─── TEXTAUSZUG ───
Wie hält es die erfolgreichste Musikerin unserer Zeit aber mit der Religion? Taylor Swift ist dafür bekannt, in ihren Texten eine sehr offene, ehrliche und verletzliche Seite preiszugeben. Von Religion hört man da nur sporadisch. Es gibt aber doch einige Spuren, denen man nachgehen kann.
Katholischer Kindergarten
Es ist relativ sicher zu sagen, dass Taylor Swifts erste religiöse Prägung katholisch war. Sie hat sich zwar selbst nie so bezeichnet, ist aber in einen katholischen Kindergarten gegangen. Das war die Alvernia Montessori Schule in ihrer Geburtsheimat Pennsylvania, die von den "Bernardine Sisters" betrieben wurde, einer amerikanischen Gemeinschaft von Franziskaner-Ordensschwestern.
─── DIE DATEN ───
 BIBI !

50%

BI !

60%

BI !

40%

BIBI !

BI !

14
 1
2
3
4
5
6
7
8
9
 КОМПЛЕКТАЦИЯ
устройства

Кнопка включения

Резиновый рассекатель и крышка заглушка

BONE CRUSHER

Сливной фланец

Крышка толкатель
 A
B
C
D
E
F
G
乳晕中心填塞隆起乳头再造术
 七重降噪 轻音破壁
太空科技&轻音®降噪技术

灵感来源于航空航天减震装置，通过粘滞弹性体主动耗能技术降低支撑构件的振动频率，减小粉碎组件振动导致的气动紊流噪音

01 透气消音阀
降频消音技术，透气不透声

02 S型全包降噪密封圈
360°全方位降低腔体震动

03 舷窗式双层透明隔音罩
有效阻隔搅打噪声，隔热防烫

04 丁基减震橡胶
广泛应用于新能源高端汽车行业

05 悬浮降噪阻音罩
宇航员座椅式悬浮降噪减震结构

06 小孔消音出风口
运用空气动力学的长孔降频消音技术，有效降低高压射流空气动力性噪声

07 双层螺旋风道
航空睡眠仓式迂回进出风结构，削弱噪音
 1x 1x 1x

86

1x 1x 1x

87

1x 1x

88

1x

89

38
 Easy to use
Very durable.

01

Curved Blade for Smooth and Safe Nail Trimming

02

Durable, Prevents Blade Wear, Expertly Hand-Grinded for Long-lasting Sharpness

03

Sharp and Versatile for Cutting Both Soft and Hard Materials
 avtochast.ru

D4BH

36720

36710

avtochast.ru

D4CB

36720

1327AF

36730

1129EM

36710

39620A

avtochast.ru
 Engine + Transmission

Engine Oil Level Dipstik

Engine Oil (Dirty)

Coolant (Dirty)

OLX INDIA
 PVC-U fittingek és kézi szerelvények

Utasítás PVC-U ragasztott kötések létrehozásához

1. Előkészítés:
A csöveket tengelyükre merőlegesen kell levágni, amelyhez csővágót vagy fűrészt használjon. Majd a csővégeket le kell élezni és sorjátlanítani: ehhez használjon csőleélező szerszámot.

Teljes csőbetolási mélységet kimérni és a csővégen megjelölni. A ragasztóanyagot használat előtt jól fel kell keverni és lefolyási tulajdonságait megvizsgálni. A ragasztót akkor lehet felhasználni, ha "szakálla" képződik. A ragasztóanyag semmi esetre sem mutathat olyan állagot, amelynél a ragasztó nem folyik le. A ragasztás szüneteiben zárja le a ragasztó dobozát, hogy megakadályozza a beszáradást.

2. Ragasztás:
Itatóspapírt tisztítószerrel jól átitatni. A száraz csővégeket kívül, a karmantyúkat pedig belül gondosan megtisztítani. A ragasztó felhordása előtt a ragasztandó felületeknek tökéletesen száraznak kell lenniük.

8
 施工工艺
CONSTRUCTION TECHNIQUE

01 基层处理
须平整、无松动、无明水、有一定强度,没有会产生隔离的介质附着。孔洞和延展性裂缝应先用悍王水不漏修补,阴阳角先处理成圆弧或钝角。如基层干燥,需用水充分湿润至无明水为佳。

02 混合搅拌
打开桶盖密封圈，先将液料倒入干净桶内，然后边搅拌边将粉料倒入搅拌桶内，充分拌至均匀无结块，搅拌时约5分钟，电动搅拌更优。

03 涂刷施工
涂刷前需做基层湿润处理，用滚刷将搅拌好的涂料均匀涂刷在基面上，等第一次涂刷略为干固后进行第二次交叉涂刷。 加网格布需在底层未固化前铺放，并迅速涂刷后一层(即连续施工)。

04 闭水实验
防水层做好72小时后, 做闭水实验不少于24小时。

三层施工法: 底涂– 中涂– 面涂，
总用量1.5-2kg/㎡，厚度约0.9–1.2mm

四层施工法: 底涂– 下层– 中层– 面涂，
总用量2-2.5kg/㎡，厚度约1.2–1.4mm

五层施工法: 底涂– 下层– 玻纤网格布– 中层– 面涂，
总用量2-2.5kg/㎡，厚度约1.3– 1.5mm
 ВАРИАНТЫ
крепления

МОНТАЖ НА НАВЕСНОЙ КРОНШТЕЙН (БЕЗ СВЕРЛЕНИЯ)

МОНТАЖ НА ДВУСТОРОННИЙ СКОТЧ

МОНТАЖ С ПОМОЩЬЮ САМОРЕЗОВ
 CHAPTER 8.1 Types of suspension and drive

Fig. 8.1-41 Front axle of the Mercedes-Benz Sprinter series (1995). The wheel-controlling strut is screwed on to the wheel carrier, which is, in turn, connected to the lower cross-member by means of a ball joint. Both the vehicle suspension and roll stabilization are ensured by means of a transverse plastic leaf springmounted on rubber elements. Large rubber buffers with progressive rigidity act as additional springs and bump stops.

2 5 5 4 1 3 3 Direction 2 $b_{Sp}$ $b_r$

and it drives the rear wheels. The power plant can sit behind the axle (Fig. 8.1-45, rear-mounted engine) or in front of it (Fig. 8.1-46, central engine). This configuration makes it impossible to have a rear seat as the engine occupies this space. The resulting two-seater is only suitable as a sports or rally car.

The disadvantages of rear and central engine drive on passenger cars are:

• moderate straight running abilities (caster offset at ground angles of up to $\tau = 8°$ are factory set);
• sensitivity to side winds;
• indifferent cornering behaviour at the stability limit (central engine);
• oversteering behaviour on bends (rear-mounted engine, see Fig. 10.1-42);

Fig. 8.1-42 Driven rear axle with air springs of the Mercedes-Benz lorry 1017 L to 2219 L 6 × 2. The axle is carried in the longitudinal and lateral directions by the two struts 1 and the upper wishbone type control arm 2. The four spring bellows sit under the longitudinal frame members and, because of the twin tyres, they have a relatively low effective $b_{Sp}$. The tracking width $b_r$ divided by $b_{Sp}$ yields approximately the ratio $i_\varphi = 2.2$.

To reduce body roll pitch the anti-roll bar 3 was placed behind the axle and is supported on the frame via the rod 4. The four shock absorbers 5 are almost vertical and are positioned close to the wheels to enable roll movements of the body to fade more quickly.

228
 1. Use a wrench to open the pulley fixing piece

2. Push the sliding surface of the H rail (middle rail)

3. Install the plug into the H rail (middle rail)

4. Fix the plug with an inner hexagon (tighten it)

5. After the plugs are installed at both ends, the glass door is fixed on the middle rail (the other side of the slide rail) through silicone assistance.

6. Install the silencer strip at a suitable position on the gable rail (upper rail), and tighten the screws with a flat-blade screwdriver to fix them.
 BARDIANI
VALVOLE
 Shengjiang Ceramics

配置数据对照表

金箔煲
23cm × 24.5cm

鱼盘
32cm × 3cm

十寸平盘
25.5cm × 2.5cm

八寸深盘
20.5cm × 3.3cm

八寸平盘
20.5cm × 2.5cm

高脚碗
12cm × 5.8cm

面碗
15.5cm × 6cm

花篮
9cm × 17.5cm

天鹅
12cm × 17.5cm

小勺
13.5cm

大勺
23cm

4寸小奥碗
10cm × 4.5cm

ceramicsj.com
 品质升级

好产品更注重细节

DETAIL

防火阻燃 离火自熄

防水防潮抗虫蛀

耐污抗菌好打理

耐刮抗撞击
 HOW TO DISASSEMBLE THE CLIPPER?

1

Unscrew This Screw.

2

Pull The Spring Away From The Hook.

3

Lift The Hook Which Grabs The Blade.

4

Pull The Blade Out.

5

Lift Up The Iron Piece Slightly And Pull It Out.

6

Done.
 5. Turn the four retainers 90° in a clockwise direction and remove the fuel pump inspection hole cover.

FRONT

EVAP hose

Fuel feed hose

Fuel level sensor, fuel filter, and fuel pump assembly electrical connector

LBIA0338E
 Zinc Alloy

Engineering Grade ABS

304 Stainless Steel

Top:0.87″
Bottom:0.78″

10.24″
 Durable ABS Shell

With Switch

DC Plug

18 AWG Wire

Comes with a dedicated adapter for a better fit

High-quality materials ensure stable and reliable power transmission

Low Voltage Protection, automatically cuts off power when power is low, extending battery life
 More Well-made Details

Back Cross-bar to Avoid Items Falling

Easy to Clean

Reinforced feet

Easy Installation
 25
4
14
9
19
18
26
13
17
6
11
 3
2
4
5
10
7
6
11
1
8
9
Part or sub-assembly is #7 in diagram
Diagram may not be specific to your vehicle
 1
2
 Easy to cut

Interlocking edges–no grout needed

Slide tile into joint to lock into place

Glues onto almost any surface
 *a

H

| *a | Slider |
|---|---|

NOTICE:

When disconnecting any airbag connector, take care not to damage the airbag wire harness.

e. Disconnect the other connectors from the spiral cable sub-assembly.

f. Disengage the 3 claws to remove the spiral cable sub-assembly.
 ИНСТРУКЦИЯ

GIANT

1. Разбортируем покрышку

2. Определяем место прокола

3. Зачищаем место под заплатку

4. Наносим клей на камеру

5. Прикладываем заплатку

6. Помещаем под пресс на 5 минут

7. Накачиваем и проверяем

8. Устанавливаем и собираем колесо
───
*AUFGABE A:* Gib den Textauszug von „Wie hält es“ bis „man nachgehen kann.“ wortgetreu wieder.
*AUFGABE B:* Wer betrieb laut dem Textauszug die Alvernia Montessori Schule?
Die Einträge haben mit dem Textauszug nichts zu tun.

*LÖSUNG A:*
Wie hält es die erfolgreichste Musikerin unserer Zeit aber mit der Religion? Taylor Swift ist dafür bekannt, in ihren Texten eine sehr offene, ehrliche und verletzliche Seite preiszugeben. Von Religion hört man da nur sporadisch. Es gibt aber doch einige Spuren, denen man nachgehen kann.

*LÖSUNG B:* Die „Bernardine Sisters“, eine amerikanische Gemeinschaft von Franziskaner-Ordensschwestern.